Nadie podía imaginar lo impactado que estaba Vicente en ese momento.
¡Era nada menos que el señor Ayala, la figura más poderosa del mundo financiero!
El mismísimo Israel Ayala, la leyenda de Mareterra, ese hombre capaz de cambiar el juego en cuestión de segundos.
Y ahora...
Ahí estaba, sentado en un puesto de la calle, comiendo como cualquier hijo de vecino.
¡Eso sí que era otra onda! ¡Jamás pensó ver una escena así!
Mientras Vicente seguía boquiabierto, Esteban Arrieta soltó una carcajada y dijo:
—Seguro te equivocaste, Vicente, te lo juro que te confundiste. Mi tío es un obsesivo de la limpieza, jamás en la vida se atrevería a comer en un puesto callejero.
El verano traía consigo a los mosquitos y toda clase de bichos, y para alguien tan maniático como Israel Ayala, salir a comer a la calle era como meterse a una película de terror.
Además, Israel era de carácter terco: cuando se negaba a hacer algo, ni aunque el mundo se lo pidiera iba a ceder.
Olvídate de puestos callejeros.
¡Ni siquiera pisaba restaurantes que no fueran de lujo!
Por eso, Esteban estaba convencido de que Vicente había visto mal.
—Te juro que no me equivoqué, ¡de verdad lo vi! —insistió Vicente, sin despegar los ojos de Israel—. Maneja más despacio, Esteban, bájale y voltea tantito, ¡de verdad ahí está el señor Ayala! Y no solo eso, ¡va acompañado de una chava!
La muchacha estaba de espaldas, así que Vicente no podía ver su cara.

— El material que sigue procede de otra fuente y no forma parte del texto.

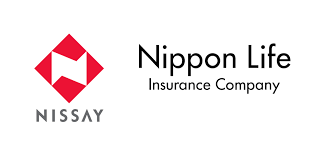 Nippon Life in talks to buy Resolution Life in deal worth $8.2 billion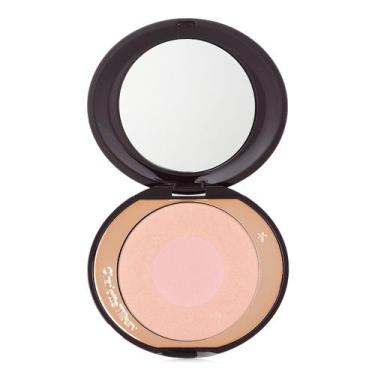 Imagem de Blusher Charlotte Tilbury Cheek To Chic Love Glow 8g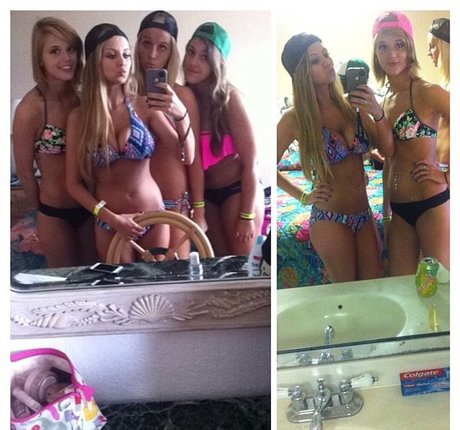 裸のトゥインクOnlyFans アートxxx ギャラリー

Sin embargo, aunque no distinguía sus facciones, bastaba con ver su porte y elegancia para imaginar que su rostro debía ser cautivador.
Tenía un aura tan imponente, como si estuviera en la cima de la montaña.
Vicente no pudo evitar admirar en silencio.
Eso sí es tener buen gusto, pensó.
—Escucha lo que dices, Vicente —Esteban se carcajeó—. Si ni yo consigo que mi tío acepte ir a un puesto callejero, ¿qué clase de chica tendría que ser para lograrlo? ¡Eso no existe!
Con lo terco y cerrado que era su tío, no había forma de que compartiera comida con una mujer, ¡y menos así!
Hasta usando el sentido común, era imposible.
Esteban ni se inmutó ante la insistencia de Vicente, quien ya estaba a punto de perder la paciencia.
—¡Te juro que no me equivoqué! Por favor, hazme caso, Esteban, ¡detén el carro y míralo bien! ¡Es el señor Ayala, te lo aseguro!
Si él no estuviera manejando, Vicente ya le habría girado la cabeza para que viera con sus propios ojos.
¡Era para volverse loco!
¿De verdad podía existir alguien tan terco como Esteban?
Pero Esteban seguía sin aflojar.
—No hay necesidad, Vicente, tú no conoces a mi tío. Él es un galán de esos que ni se despeinan, ¿tú crees que se va a dejar llevar por una mujer? Solo faltaría que cayera granizo rojo para que él aceptara comer en un puesto así. ¿Tú crees que eso va a pasar?
—¡Hazme caso! Detén el carro y vamos a verlo juntos —Vicente ya estaba tan frustrado que sentía ganas de darle un coscorrón a Esteban.
—¡No hay razón para perder tiempo! —replicó Esteban, acelerando aún más—. Además, hoy mi tío tenía una reunión con un mero mero del sector. Si iban a comer, seguro fue en un restaurante de lujo, no en la calle.